• ENTRIES SUPPLIED

-- Start --

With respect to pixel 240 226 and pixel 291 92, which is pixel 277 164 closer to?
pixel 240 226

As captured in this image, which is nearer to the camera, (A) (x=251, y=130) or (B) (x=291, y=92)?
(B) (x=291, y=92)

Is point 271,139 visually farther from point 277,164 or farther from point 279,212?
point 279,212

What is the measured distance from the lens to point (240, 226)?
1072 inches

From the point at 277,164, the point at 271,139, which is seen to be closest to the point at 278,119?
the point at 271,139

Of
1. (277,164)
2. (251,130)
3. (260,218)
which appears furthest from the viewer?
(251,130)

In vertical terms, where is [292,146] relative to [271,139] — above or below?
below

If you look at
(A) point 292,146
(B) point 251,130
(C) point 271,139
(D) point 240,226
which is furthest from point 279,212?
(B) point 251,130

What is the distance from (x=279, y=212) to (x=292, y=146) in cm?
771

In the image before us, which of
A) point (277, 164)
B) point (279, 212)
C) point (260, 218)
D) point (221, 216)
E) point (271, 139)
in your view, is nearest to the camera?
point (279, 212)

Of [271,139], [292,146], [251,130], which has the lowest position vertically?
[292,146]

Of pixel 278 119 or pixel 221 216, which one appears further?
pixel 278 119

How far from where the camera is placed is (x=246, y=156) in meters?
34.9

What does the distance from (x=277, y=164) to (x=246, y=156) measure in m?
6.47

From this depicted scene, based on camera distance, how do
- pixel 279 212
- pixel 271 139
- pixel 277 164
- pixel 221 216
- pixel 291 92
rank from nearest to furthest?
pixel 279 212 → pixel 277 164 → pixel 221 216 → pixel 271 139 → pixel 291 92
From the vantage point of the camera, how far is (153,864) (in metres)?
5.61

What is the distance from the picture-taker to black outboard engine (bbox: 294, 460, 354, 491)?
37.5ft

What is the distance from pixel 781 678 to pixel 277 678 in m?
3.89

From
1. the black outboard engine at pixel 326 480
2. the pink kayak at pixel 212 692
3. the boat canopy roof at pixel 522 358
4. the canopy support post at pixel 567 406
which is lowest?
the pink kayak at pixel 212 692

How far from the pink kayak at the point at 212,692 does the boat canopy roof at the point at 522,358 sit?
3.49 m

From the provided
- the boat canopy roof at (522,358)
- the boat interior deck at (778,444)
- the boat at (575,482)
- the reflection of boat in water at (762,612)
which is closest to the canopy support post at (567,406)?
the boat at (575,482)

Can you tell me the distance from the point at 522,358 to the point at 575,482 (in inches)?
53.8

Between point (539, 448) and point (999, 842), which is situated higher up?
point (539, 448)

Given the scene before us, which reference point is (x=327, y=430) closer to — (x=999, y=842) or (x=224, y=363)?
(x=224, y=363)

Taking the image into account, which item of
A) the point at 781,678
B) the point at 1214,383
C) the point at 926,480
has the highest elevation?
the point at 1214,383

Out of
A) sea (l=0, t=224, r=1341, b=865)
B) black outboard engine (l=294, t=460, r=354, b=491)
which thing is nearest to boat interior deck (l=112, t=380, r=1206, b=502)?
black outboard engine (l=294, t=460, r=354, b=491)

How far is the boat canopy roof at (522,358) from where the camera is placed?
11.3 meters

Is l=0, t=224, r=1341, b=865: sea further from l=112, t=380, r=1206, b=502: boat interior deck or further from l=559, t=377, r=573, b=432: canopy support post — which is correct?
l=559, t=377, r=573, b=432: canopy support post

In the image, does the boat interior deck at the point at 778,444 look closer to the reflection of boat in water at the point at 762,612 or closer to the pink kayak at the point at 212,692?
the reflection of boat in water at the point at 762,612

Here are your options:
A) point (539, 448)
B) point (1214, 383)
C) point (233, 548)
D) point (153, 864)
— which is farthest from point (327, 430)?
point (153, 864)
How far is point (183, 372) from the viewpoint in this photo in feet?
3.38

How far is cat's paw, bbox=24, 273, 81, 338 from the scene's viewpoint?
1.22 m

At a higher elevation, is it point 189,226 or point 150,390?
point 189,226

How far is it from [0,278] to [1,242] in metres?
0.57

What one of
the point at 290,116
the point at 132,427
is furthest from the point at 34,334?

-- End --

• WRITTEN PROBLEM
Copy every line from the start of the records through the line containing "1072 inches", requests included, and increase each number in the answers (the point coordinates and the distance) by 51.

• CORRECT ANSWER
With respect to pixel 240 226 and pixel 291 92, which is pixel 277 164 closer to?
pixel 291 277

As captured in this image, which is nearer to the camera, (A) (x=251, y=130) or (B) (x=291, y=92)?
(B) (x=342, y=143)

Is point 271,139 visually farther from point 277,164 or farther from point 279,212?
point 330,263

What is the measured distance from the lens to point (240, 226)?
1123 inches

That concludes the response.